Kenya: Crude oil pipeline top of Kenyan growth agenda – Uhuru

President Uhuru Kenyatta of Kenya receiving a Japanese business delegation.

President Uhuru Kenyatta of Kenya receiving a Japanese business delegation.

22 August 2015, Nairobi – The Hoima-Lokichar-Lamu crude oil pipeline is a priority project for the government as Kenya looks to tap the crude oil billions to accelerate development.

Speaking on Thursday at State House, Nairobi when he hosted a Japanese business delegation, President Uhuru Kenyatta said the pipeline will open up northern Kenya and accelerate the entire East African regional development.

“The discovery of oil and gas in Kenya, Uganda, Tanzania and Somalia have opened up new areas of investments which could benefit from Japanese partnerships,” he said.

The pipeline is key topic among discussions at the Northern Corridor Integration Projects Summit next week in Nairobi. It is expected to serve Kenya, Uganda and South Sudan when complete. Ethiopia could also benefit from the same.

Northern Route
Uganda and Kenya this month settled on the northern route for the pipeline following prolonged discussions that delayed reaching the agreement.

Next week, both countries will thrash out details on how Kenya will meet conditions set by Uganda as the deal was firmed.

Uganda wants Kenya to guarantee transit fee or tariff not higher than any other alternative routes for the oil pipeline.

The latter should also ensure security on its side of the pipeline, financing arrangements and ensure no further delays in implementation of the project.

The $4 billion Kenya – Uganda oil pipeline, should be complete by the year 2020 and ready for commissioning before Tullow starts pumping its first oil two years later.

Kenya has agreed to take the risk of Uganda’s conditions on the oil pipeline but this will only be determined by a detailed design on the actual construction of the line called the Front End Engineering Design (FEED).

Upcoming Summit
Uganda also wants Kenya to guarantee security and commence the construction of the pipeline without delays.

According to Mr Daniel Kiptoo, petroleum legal advisor for the Cabinet secretary for Energy and Petroleum, Kenya really pleaded with Uganda to settle on the northern route.

“Government is ready to face challenges that come with Uganda’s conditions.
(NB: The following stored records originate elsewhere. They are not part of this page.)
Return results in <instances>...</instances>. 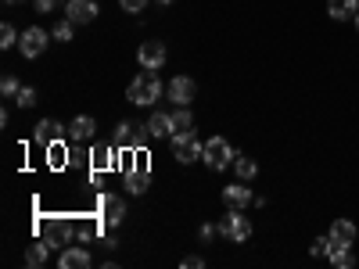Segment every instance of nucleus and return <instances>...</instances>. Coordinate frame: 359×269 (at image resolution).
<instances>
[{
    "label": "nucleus",
    "mask_w": 359,
    "mask_h": 269,
    "mask_svg": "<svg viewBox=\"0 0 359 269\" xmlns=\"http://www.w3.org/2000/svg\"><path fill=\"white\" fill-rule=\"evenodd\" d=\"M158 97H162V79H158L155 69H144V72L126 86V101H133V104H140V108H151Z\"/></svg>",
    "instance_id": "nucleus-1"
},
{
    "label": "nucleus",
    "mask_w": 359,
    "mask_h": 269,
    "mask_svg": "<svg viewBox=\"0 0 359 269\" xmlns=\"http://www.w3.org/2000/svg\"><path fill=\"white\" fill-rule=\"evenodd\" d=\"M216 226H219V233H223V241H233V244L252 241V223H248V216L241 212V208H230V212H226Z\"/></svg>",
    "instance_id": "nucleus-2"
},
{
    "label": "nucleus",
    "mask_w": 359,
    "mask_h": 269,
    "mask_svg": "<svg viewBox=\"0 0 359 269\" xmlns=\"http://www.w3.org/2000/svg\"><path fill=\"white\" fill-rule=\"evenodd\" d=\"M233 158H237V151L230 147V140H223V137H212V140H205L201 162H205L208 169H226V165H233Z\"/></svg>",
    "instance_id": "nucleus-3"
},
{
    "label": "nucleus",
    "mask_w": 359,
    "mask_h": 269,
    "mask_svg": "<svg viewBox=\"0 0 359 269\" xmlns=\"http://www.w3.org/2000/svg\"><path fill=\"white\" fill-rule=\"evenodd\" d=\"M201 151H205V144L198 140L194 130H187V133H172V155H176V162L191 165L194 158H201Z\"/></svg>",
    "instance_id": "nucleus-4"
},
{
    "label": "nucleus",
    "mask_w": 359,
    "mask_h": 269,
    "mask_svg": "<svg viewBox=\"0 0 359 269\" xmlns=\"http://www.w3.org/2000/svg\"><path fill=\"white\" fill-rule=\"evenodd\" d=\"M151 140V133H147V126L144 130H137L133 123H118L115 126V133H111V144L115 147H126V151H140V147Z\"/></svg>",
    "instance_id": "nucleus-5"
},
{
    "label": "nucleus",
    "mask_w": 359,
    "mask_h": 269,
    "mask_svg": "<svg viewBox=\"0 0 359 269\" xmlns=\"http://www.w3.org/2000/svg\"><path fill=\"white\" fill-rule=\"evenodd\" d=\"M47 43H50V36H47V29H40V25H29L25 33L18 36L22 57H40V54L47 50Z\"/></svg>",
    "instance_id": "nucleus-6"
},
{
    "label": "nucleus",
    "mask_w": 359,
    "mask_h": 269,
    "mask_svg": "<svg viewBox=\"0 0 359 269\" xmlns=\"http://www.w3.org/2000/svg\"><path fill=\"white\" fill-rule=\"evenodd\" d=\"M137 62H140V69H162L165 65V43L162 40H144L140 43V50H137Z\"/></svg>",
    "instance_id": "nucleus-7"
},
{
    "label": "nucleus",
    "mask_w": 359,
    "mask_h": 269,
    "mask_svg": "<svg viewBox=\"0 0 359 269\" xmlns=\"http://www.w3.org/2000/svg\"><path fill=\"white\" fill-rule=\"evenodd\" d=\"M194 94H198V86H194L191 76H176V79H169V101H172L176 108H187V104L194 101Z\"/></svg>",
    "instance_id": "nucleus-8"
},
{
    "label": "nucleus",
    "mask_w": 359,
    "mask_h": 269,
    "mask_svg": "<svg viewBox=\"0 0 359 269\" xmlns=\"http://www.w3.org/2000/svg\"><path fill=\"white\" fill-rule=\"evenodd\" d=\"M118 155V147L115 144H94V147H90V169H94V172H108V169H115V158Z\"/></svg>",
    "instance_id": "nucleus-9"
},
{
    "label": "nucleus",
    "mask_w": 359,
    "mask_h": 269,
    "mask_svg": "<svg viewBox=\"0 0 359 269\" xmlns=\"http://www.w3.org/2000/svg\"><path fill=\"white\" fill-rule=\"evenodd\" d=\"M65 18H69L72 25L94 22V18H97V0H69V4H65Z\"/></svg>",
    "instance_id": "nucleus-10"
},
{
    "label": "nucleus",
    "mask_w": 359,
    "mask_h": 269,
    "mask_svg": "<svg viewBox=\"0 0 359 269\" xmlns=\"http://www.w3.org/2000/svg\"><path fill=\"white\" fill-rule=\"evenodd\" d=\"M43 237H47V244L50 248H62L65 241H72V223H62V219H43L40 223Z\"/></svg>",
    "instance_id": "nucleus-11"
},
{
    "label": "nucleus",
    "mask_w": 359,
    "mask_h": 269,
    "mask_svg": "<svg viewBox=\"0 0 359 269\" xmlns=\"http://www.w3.org/2000/svg\"><path fill=\"white\" fill-rule=\"evenodd\" d=\"M123 219H126V205H123V198H115V194L101 198V223H104V226H118Z\"/></svg>",
    "instance_id": "nucleus-12"
},
{
    "label": "nucleus",
    "mask_w": 359,
    "mask_h": 269,
    "mask_svg": "<svg viewBox=\"0 0 359 269\" xmlns=\"http://www.w3.org/2000/svg\"><path fill=\"white\" fill-rule=\"evenodd\" d=\"M327 237H331V244H345V248H352V244H355V223H348V219H334L331 230H327Z\"/></svg>",
    "instance_id": "nucleus-13"
},
{
    "label": "nucleus",
    "mask_w": 359,
    "mask_h": 269,
    "mask_svg": "<svg viewBox=\"0 0 359 269\" xmlns=\"http://www.w3.org/2000/svg\"><path fill=\"white\" fill-rule=\"evenodd\" d=\"M327 15L334 22H352L359 15V0H327Z\"/></svg>",
    "instance_id": "nucleus-14"
},
{
    "label": "nucleus",
    "mask_w": 359,
    "mask_h": 269,
    "mask_svg": "<svg viewBox=\"0 0 359 269\" xmlns=\"http://www.w3.org/2000/svg\"><path fill=\"white\" fill-rule=\"evenodd\" d=\"M62 133H65V126L62 123H54V118H43V123L36 126V144L40 147H50V144H57V140H62Z\"/></svg>",
    "instance_id": "nucleus-15"
},
{
    "label": "nucleus",
    "mask_w": 359,
    "mask_h": 269,
    "mask_svg": "<svg viewBox=\"0 0 359 269\" xmlns=\"http://www.w3.org/2000/svg\"><path fill=\"white\" fill-rule=\"evenodd\" d=\"M69 133H72V140H76V144H86V140H94L97 123H94L90 115H76V118H72V126H69Z\"/></svg>",
    "instance_id": "nucleus-16"
},
{
    "label": "nucleus",
    "mask_w": 359,
    "mask_h": 269,
    "mask_svg": "<svg viewBox=\"0 0 359 269\" xmlns=\"http://www.w3.org/2000/svg\"><path fill=\"white\" fill-rule=\"evenodd\" d=\"M223 201H226V208H241V212H245V208L252 205V191L245 184H233V187L223 191Z\"/></svg>",
    "instance_id": "nucleus-17"
},
{
    "label": "nucleus",
    "mask_w": 359,
    "mask_h": 269,
    "mask_svg": "<svg viewBox=\"0 0 359 269\" xmlns=\"http://www.w3.org/2000/svg\"><path fill=\"white\" fill-rule=\"evenodd\" d=\"M47 258H50V244H47V241H33V244L25 248V265H29V269L47 265Z\"/></svg>",
    "instance_id": "nucleus-18"
},
{
    "label": "nucleus",
    "mask_w": 359,
    "mask_h": 269,
    "mask_svg": "<svg viewBox=\"0 0 359 269\" xmlns=\"http://www.w3.org/2000/svg\"><path fill=\"white\" fill-rule=\"evenodd\" d=\"M57 265L62 269H86L90 265V251L86 248H65L62 258H57Z\"/></svg>",
    "instance_id": "nucleus-19"
},
{
    "label": "nucleus",
    "mask_w": 359,
    "mask_h": 269,
    "mask_svg": "<svg viewBox=\"0 0 359 269\" xmlns=\"http://www.w3.org/2000/svg\"><path fill=\"white\" fill-rule=\"evenodd\" d=\"M147 133H151V140L155 137H172V115L151 111V118H147Z\"/></svg>",
    "instance_id": "nucleus-20"
},
{
    "label": "nucleus",
    "mask_w": 359,
    "mask_h": 269,
    "mask_svg": "<svg viewBox=\"0 0 359 269\" xmlns=\"http://www.w3.org/2000/svg\"><path fill=\"white\" fill-rule=\"evenodd\" d=\"M233 172H237V179H241V184H252V179L259 176V162L248 158V155H241V158H233Z\"/></svg>",
    "instance_id": "nucleus-21"
},
{
    "label": "nucleus",
    "mask_w": 359,
    "mask_h": 269,
    "mask_svg": "<svg viewBox=\"0 0 359 269\" xmlns=\"http://www.w3.org/2000/svg\"><path fill=\"white\" fill-rule=\"evenodd\" d=\"M327 258H331V265H338V269H352V265H355V255H352V248H345V244H331Z\"/></svg>",
    "instance_id": "nucleus-22"
},
{
    "label": "nucleus",
    "mask_w": 359,
    "mask_h": 269,
    "mask_svg": "<svg viewBox=\"0 0 359 269\" xmlns=\"http://www.w3.org/2000/svg\"><path fill=\"white\" fill-rule=\"evenodd\" d=\"M126 191L130 194H144L147 191V169H126Z\"/></svg>",
    "instance_id": "nucleus-23"
},
{
    "label": "nucleus",
    "mask_w": 359,
    "mask_h": 269,
    "mask_svg": "<svg viewBox=\"0 0 359 269\" xmlns=\"http://www.w3.org/2000/svg\"><path fill=\"white\" fill-rule=\"evenodd\" d=\"M187 130H194V115L187 108H176L172 111V133H187Z\"/></svg>",
    "instance_id": "nucleus-24"
},
{
    "label": "nucleus",
    "mask_w": 359,
    "mask_h": 269,
    "mask_svg": "<svg viewBox=\"0 0 359 269\" xmlns=\"http://www.w3.org/2000/svg\"><path fill=\"white\" fill-rule=\"evenodd\" d=\"M47 155H50L47 162H50L54 169H65V165H69V158H65V147H62V140H57V144H50V147H47Z\"/></svg>",
    "instance_id": "nucleus-25"
},
{
    "label": "nucleus",
    "mask_w": 359,
    "mask_h": 269,
    "mask_svg": "<svg viewBox=\"0 0 359 269\" xmlns=\"http://www.w3.org/2000/svg\"><path fill=\"white\" fill-rule=\"evenodd\" d=\"M327 251H331V237H316V241L309 244V255L313 258H327Z\"/></svg>",
    "instance_id": "nucleus-26"
},
{
    "label": "nucleus",
    "mask_w": 359,
    "mask_h": 269,
    "mask_svg": "<svg viewBox=\"0 0 359 269\" xmlns=\"http://www.w3.org/2000/svg\"><path fill=\"white\" fill-rule=\"evenodd\" d=\"M72 29H76V25H72L69 18L57 22V25H54V40H57V43H69V40H72Z\"/></svg>",
    "instance_id": "nucleus-27"
},
{
    "label": "nucleus",
    "mask_w": 359,
    "mask_h": 269,
    "mask_svg": "<svg viewBox=\"0 0 359 269\" xmlns=\"http://www.w3.org/2000/svg\"><path fill=\"white\" fill-rule=\"evenodd\" d=\"M15 104H18V108H33V104H36V90H33V86H22L18 97H15Z\"/></svg>",
    "instance_id": "nucleus-28"
},
{
    "label": "nucleus",
    "mask_w": 359,
    "mask_h": 269,
    "mask_svg": "<svg viewBox=\"0 0 359 269\" xmlns=\"http://www.w3.org/2000/svg\"><path fill=\"white\" fill-rule=\"evenodd\" d=\"M15 43H18L15 25H11V22H4V25H0V47H15Z\"/></svg>",
    "instance_id": "nucleus-29"
},
{
    "label": "nucleus",
    "mask_w": 359,
    "mask_h": 269,
    "mask_svg": "<svg viewBox=\"0 0 359 269\" xmlns=\"http://www.w3.org/2000/svg\"><path fill=\"white\" fill-rule=\"evenodd\" d=\"M0 90H4V97H18V79L15 76H4V79H0Z\"/></svg>",
    "instance_id": "nucleus-30"
},
{
    "label": "nucleus",
    "mask_w": 359,
    "mask_h": 269,
    "mask_svg": "<svg viewBox=\"0 0 359 269\" xmlns=\"http://www.w3.org/2000/svg\"><path fill=\"white\" fill-rule=\"evenodd\" d=\"M118 4H123V11L137 15V11H144V8H147V0H118Z\"/></svg>",
    "instance_id": "nucleus-31"
},
{
    "label": "nucleus",
    "mask_w": 359,
    "mask_h": 269,
    "mask_svg": "<svg viewBox=\"0 0 359 269\" xmlns=\"http://www.w3.org/2000/svg\"><path fill=\"white\" fill-rule=\"evenodd\" d=\"M33 4H36V11H40V15H50V11L57 8V0H33Z\"/></svg>",
    "instance_id": "nucleus-32"
},
{
    "label": "nucleus",
    "mask_w": 359,
    "mask_h": 269,
    "mask_svg": "<svg viewBox=\"0 0 359 269\" xmlns=\"http://www.w3.org/2000/svg\"><path fill=\"white\" fill-rule=\"evenodd\" d=\"M216 233H219V226H216V223H205V226H201V241H212Z\"/></svg>",
    "instance_id": "nucleus-33"
},
{
    "label": "nucleus",
    "mask_w": 359,
    "mask_h": 269,
    "mask_svg": "<svg viewBox=\"0 0 359 269\" xmlns=\"http://www.w3.org/2000/svg\"><path fill=\"white\" fill-rule=\"evenodd\" d=\"M205 265V258H198V255H187L184 258V269H201Z\"/></svg>",
    "instance_id": "nucleus-34"
},
{
    "label": "nucleus",
    "mask_w": 359,
    "mask_h": 269,
    "mask_svg": "<svg viewBox=\"0 0 359 269\" xmlns=\"http://www.w3.org/2000/svg\"><path fill=\"white\" fill-rule=\"evenodd\" d=\"M4 4H25V0H4Z\"/></svg>",
    "instance_id": "nucleus-35"
},
{
    "label": "nucleus",
    "mask_w": 359,
    "mask_h": 269,
    "mask_svg": "<svg viewBox=\"0 0 359 269\" xmlns=\"http://www.w3.org/2000/svg\"><path fill=\"white\" fill-rule=\"evenodd\" d=\"M352 22H355V33H359V15H355V18H352Z\"/></svg>",
    "instance_id": "nucleus-36"
},
{
    "label": "nucleus",
    "mask_w": 359,
    "mask_h": 269,
    "mask_svg": "<svg viewBox=\"0 0 359 269\" xmlns=\"http://www.w3.org/2000/svg\"><path fill=\"white\" fill-rule=\"evenodd\" d=\"M158 4H172V0H158Z\"/></svg>",
    "instance_id": "nucleus-37"
}]
</instances>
We are, however, guaranteed that the pipeline will be a great benefit to our northern counties,” said Mr Kiptoo.

Talks at the upcoming summit will provide details on which designer will be awarded the tender for the FEED and in what proportions the finances for the pipeline will be shared.

President Kenyatta yesterday urged Japanese companies attending the meeting; Toyota Tsusho, Toyo Construction, Rohto Pharmaceutical, Sakai Heavy Industries, Mitsubishi Corporation, Mizuho Bank and Sumitomo Corporation among others, to keep investing in Kenya as lucrative infrastructure projects are planned.